Kiele Marquez reflects on April 8, 2019 Kū Ceremony at the University of Hawaiʻi

Aloha Kākou!

My name is Kiele Marquez and I am a freshman at Hālau Kū Māna Public Charter School. These are some of my personal feelings about the part I played at the Kū ceremony yesterday. 

This was my first time being able to dance in front of this specific ahu. When this ahu was being built I was on a trip and I missed laying my hands upon the pōhaku as it was being built.  So this ceremony was meaningful to me. Iʻm used to welcoming Lono during makahiki season but I never welcomed Kū before. This ceremony was necessary for our Lāhui because it is time to move forward and work hard to keep Hawaiʻi Hawaiian. We are battling for preservation of sacred lands, water rights, and who we are as a people. 
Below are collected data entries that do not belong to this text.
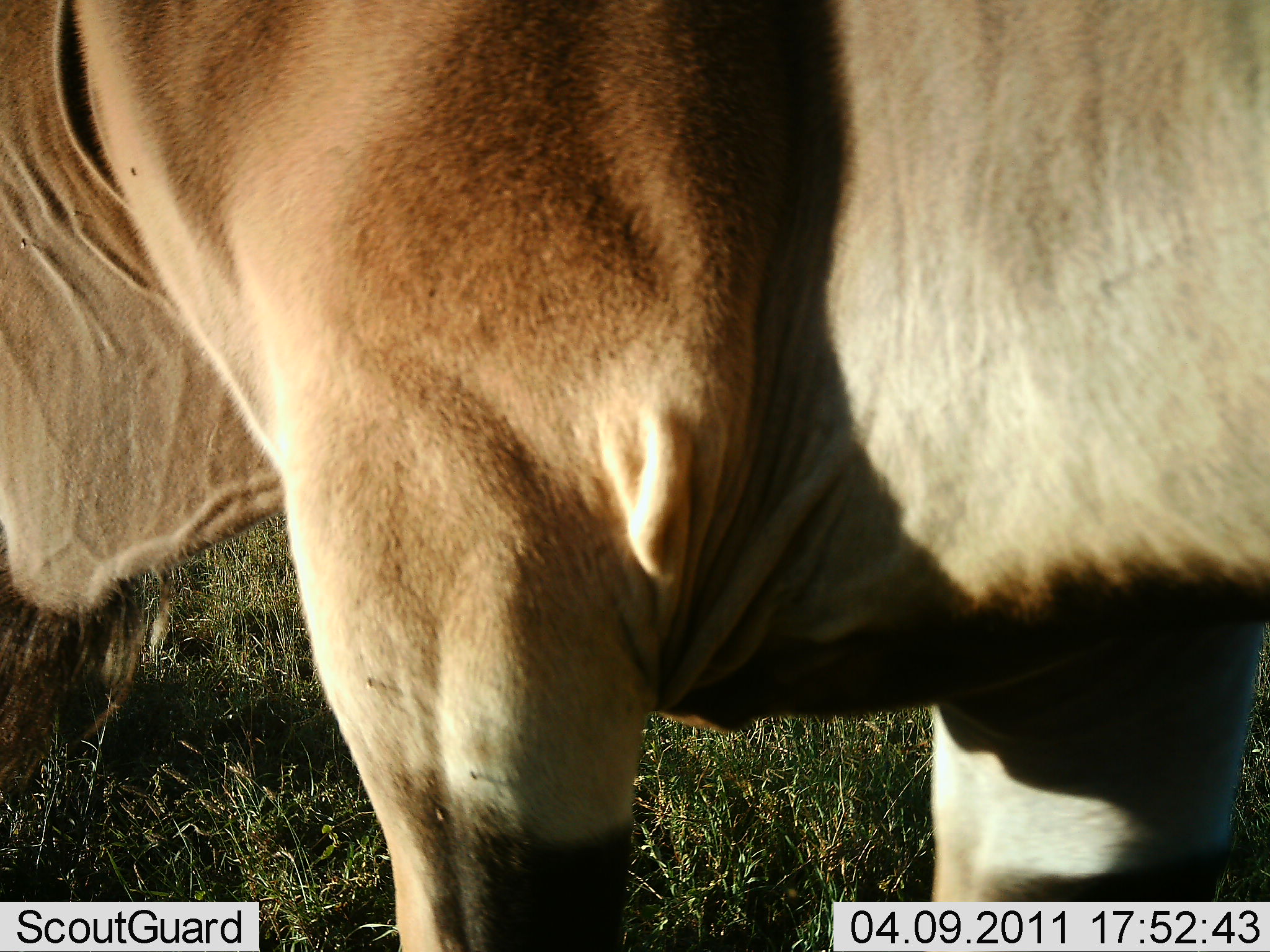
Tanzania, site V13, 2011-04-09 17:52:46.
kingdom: Animalia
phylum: Chordata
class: Mammalia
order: Artiodactyla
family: Bovidae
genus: Tragelaphus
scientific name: Tragelaphus oryx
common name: eland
Eland (Tragelaphus oryx), count 1. Behavior (volunteer vote fractions): standing 86%, resting 0%, moving 0%, interacting 0%. Young present (vote fraction): 0%. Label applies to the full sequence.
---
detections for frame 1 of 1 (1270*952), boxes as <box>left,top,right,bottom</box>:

Yesterday was a validation that the original people of this land are rising. I felt very empowered as a kanaka. Dancing near the ahu made me feel connected to my ancestors and to this land in which I come from. I saw familiar faces of people who are at the forefront of Mauna Kea protection. People of all races attended our ceremony because we are all connected with the purpose of protecting these sacred lands. I am proud to be an educated kanaka and I hope to make a difference in the future. 




About Kiele:

Kiele is in the first 4th grade class at Hālau Kū Māna.  She is in the PAAC (Pacific Asian Affairs Council) and will travel to Bali this June with them. She has also applied to the AgDiscovery Program at UH.  She wrestles for Nā Koa and models and acts with Nichè Agency. Kiele enjoys spending time with close friends and her 'ohana  especially her grandmother who suffers from lung and heart failure and is severely blind.   She often reads the newspaper to her.    Her passions are astronomy and reading.   She knows that there is a place to study the stars and our Mauna is not one of them.